Ex-Im Bank vote shows Tea Party power, weakness

Published May 14, 2012 4:00am ET



A bill to reauthorize the Export-Import Bank and increase its lending authority cleared a key hurdle in the Senate Monday despite resistance from Tea Party Republicans who denounced the bank that promotes the purchase of U.S. exports as a form of corporate welfare.

Objections to the bank’s reauthorization have been rare in the past. But this time around dozens of Republicans in the House and Senate, many of them affiliated with the Tea Party, vowed to fight the bank’s continued existence.

Though ultimately unsuccessful in preventing a Senate vote Tuesday, those lawmakers did force Senate Democrats to debate several proposals intended to highlight deficiencies at the bank and arguments for shutting it down.

A bill to reauthorize the bank for an additional three years passed 330-93 in the Republican-led House last week, but the bill split Republicans in that chamber, with the Tea Party faction leading the opposition.

With the bill now in the hands of the Democratic-led Senate, Tea Party senators threw up roadblocks of their own. Democrats responded by portraying Republicans as hostages to an extreme minority within their own party.

“That 93 kind of says it all,” Senate Majority Leader Harry Reid, D-Nev., said Monday, citing the number of House Republicans who opposed the measure. “Ninety-three is the mainstay of the Tea Party caucus in the House. They are opposed to everything. They want to kill this bill. They don’t want the government to have anything to do with our lives, which is unreal in this modern world.”
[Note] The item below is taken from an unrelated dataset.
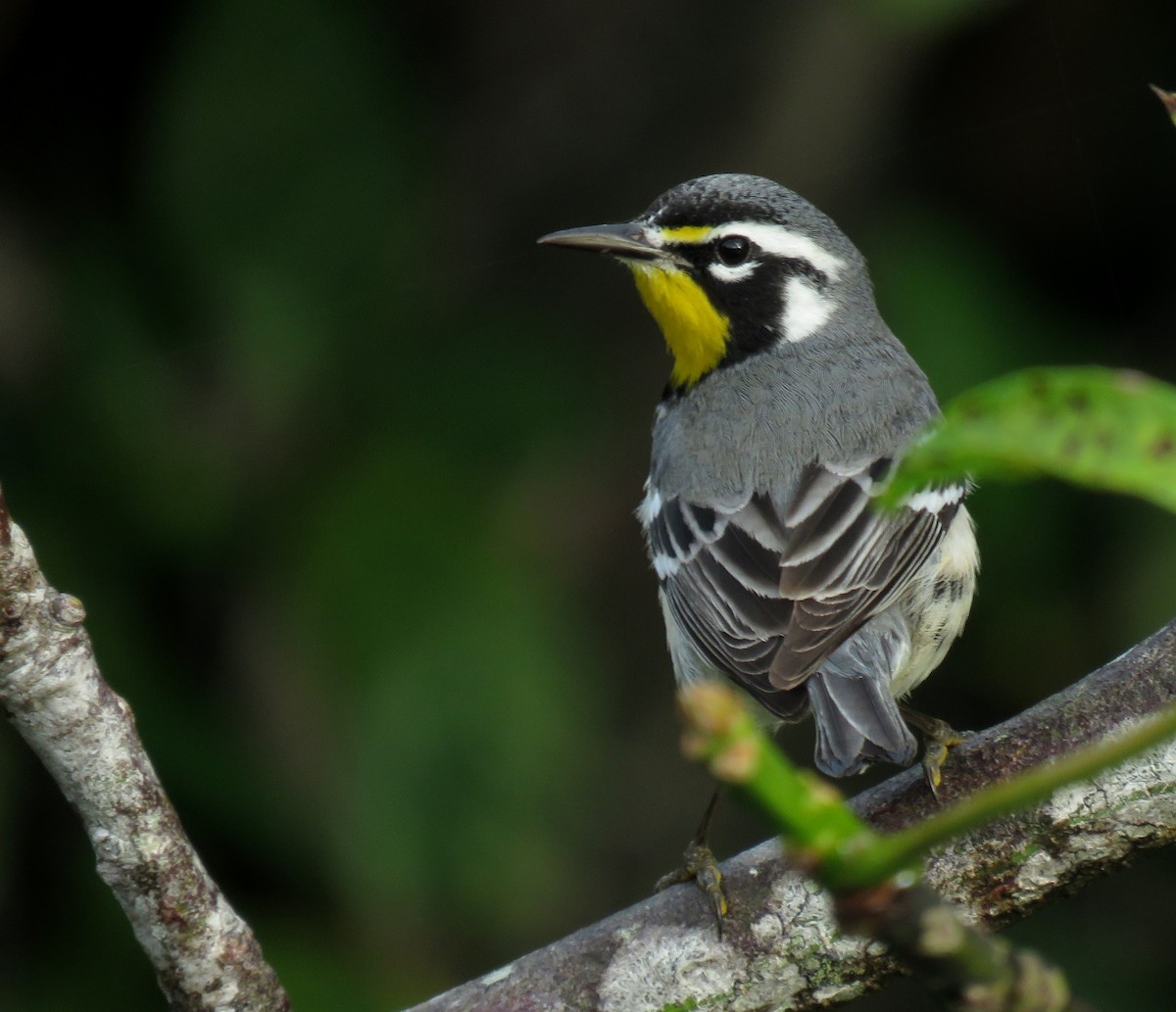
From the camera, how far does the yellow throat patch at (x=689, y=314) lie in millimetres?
3865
The fight over the Export-Import Bank was the latest show of strength — and demonstrated shortcomings — of the Tea Party movement that swept into office in the 2010 congressional elections. Lawmakers who won office under the conservative fiscal movement’s banner have proven strong enough to influence the flow of legislation in Congress but remain largely outgunned by less conservative Republicans, particularly in the Senate.

Sen. Rand Paul, R-Ky., a Tea Party candidate who won his seat in 2010, was a chief opponent of the Ex-Im Bank, arguing that it provides taxpayer-subsidized loans to profitable companies and questioning why any Republican would support it.



“Republicans have been correct in criticizing the president for trying to pick the winners and losers in energy production,” Paul said, referring to government loans to solar energy companies like the now-defunct Solyndra. “Yet, now a majority of the Republicans are poised to vote for their own set of taxpayer-subsidized loans through the Export-Import Bank.”

Though unable to block a vote on the reauthorization, Rand and his allies forced Reid to debate five amendments that limited the bank’s influence, including one that would have eliminated the bank after a year. Others would have prohibited it from investing in renewable energy or fossil-fuel projects that compete with U.S. energy production efforts.

The bill on which the Senate is set to vote Tuesday would increase the bank’s lending capacity by 40 percent, to $140 billion. It has the support of the U.S. Chamber of Commerce and the National Association of Manufacturers, who say the bank levels the playing field for U.S. companies competing against foreign firms subsidized by their governments.

The House and Senate bills are identical, which means the reauthorization would go straight to President Obama should the Senate approve it Tuesday.